Friday, April 2, 2010
In this most holy day of suffering, an excerpt from a book by the Holy Father, while he was still a cardinal, from Ignatius Insight.
“Seewald: We are used to thinking of suffering as something we try to avoid at all costs. And there is nothing that many societies get more angry about than the Christian idea that one should bear with pain, should endure suffering, should even sometimes give oneself up to it, in order thereby to overcome it. "Suffering", John Paul II believes, "is a part of the mystery of being human." Why is this?
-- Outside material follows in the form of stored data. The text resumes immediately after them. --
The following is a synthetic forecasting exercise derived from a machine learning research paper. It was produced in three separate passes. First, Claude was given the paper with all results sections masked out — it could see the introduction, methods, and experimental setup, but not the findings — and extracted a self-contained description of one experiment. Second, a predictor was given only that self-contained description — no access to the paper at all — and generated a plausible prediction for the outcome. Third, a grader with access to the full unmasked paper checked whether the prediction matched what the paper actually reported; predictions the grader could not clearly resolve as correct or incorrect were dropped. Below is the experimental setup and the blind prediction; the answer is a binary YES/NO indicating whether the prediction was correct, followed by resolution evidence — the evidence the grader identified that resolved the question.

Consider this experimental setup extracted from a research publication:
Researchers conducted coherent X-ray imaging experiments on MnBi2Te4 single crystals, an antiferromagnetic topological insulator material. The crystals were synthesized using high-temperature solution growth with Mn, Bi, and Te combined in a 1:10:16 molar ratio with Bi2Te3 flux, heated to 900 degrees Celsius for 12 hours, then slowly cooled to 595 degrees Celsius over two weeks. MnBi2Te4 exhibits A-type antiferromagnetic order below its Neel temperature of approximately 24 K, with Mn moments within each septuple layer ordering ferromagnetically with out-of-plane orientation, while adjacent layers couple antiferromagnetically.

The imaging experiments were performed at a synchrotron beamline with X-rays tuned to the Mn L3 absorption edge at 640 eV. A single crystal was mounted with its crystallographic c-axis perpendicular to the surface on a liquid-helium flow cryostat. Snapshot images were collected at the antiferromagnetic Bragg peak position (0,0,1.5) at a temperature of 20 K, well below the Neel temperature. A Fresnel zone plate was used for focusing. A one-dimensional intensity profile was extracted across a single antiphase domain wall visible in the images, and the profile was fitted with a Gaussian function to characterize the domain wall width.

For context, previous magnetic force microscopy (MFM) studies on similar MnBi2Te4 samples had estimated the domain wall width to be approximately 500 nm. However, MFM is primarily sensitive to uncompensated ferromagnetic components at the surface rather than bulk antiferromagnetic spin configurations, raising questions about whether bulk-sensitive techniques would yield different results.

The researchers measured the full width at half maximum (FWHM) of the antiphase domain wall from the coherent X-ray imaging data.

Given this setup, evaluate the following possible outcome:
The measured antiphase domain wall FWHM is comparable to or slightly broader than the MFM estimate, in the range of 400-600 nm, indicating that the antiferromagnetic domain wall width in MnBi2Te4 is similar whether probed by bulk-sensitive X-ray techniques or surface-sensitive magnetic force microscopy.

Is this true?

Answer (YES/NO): YES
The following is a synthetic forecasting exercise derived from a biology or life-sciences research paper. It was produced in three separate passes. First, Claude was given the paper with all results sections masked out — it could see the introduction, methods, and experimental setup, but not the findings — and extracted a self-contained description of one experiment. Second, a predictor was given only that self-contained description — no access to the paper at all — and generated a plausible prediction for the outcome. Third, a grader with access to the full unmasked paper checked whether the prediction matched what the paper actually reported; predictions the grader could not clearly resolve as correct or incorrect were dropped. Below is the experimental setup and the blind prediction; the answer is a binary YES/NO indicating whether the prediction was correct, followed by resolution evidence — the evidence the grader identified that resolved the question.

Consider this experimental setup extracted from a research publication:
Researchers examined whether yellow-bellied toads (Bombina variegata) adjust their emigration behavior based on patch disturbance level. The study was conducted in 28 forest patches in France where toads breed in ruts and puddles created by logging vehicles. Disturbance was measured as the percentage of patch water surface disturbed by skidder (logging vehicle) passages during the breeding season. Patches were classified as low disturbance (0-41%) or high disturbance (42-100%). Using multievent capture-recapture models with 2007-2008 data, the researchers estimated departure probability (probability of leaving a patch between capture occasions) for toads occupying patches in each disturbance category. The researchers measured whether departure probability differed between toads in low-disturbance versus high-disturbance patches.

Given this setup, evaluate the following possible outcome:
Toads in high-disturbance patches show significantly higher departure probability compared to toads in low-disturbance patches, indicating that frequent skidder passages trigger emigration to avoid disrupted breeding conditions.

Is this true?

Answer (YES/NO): NO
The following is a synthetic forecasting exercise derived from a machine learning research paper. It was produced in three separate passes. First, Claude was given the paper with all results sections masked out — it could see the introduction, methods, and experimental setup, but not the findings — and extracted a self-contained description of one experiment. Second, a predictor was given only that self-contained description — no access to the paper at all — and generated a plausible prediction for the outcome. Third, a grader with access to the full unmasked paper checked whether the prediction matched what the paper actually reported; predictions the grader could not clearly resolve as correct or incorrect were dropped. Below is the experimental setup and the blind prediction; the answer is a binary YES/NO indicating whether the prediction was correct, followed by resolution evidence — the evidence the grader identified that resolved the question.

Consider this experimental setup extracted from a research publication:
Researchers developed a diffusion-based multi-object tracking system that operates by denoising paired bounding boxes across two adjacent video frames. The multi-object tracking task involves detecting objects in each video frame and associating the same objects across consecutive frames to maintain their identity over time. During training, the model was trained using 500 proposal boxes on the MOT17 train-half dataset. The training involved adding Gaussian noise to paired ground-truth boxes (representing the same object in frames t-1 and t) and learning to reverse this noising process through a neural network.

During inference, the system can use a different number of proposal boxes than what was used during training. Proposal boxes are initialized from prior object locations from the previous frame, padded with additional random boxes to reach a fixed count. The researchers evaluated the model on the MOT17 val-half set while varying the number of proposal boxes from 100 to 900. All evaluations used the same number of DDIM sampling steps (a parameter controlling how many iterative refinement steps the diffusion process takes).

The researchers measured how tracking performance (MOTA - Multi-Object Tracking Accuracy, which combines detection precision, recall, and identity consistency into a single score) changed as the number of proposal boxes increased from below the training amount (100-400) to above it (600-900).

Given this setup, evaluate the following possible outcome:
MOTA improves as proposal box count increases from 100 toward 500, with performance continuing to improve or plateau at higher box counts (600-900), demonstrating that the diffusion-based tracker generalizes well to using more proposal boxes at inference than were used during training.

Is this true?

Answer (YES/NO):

“Cardinal Ratzinger: Today what people have in view is eliminating suffering from the world. For the individual, that means avoiding pain and suffering in whatever way. Yet we must also see that it is in this very way that the world becomes very hard and very cold. Pain is part of being human. Anyone who really wanted to get rid of suffering would have to get rid of love before anything else, because there can be no love without suffering, because it always demands an element of self-sacrifice, because, given temperamental differences and the drama of situations, it will always bring with it renunciation and pain.
“When we know that the way of love–this exodus, this going out of oneself–is the true way by which man becomes human, then we also understand that suffering is the process through which we mature. Anyone who has inwardly accepted suffering becomes more mature and more understanding of others, becomes more human. Anyone who has consistently avoided suffering does not understand other people; he becomes hard and selfish.
“Love itself is a passion, something we endure. In love experience first a happiness, a general feeling of happiness.
“Yet on the other hand, I am taken out of my comfortable tranquility and have to let myself be reshaped. If we say that suffering is the inner side of love, we then also understand it is so important to learn how to suffer–and why, conversely, the avoidance of suffering renders someone unfit to cope with life. He would be left with an existential emptiness, which could then only be combined with bitterness, with rejection and no longer with any inner acceptance or progress toward maturity.”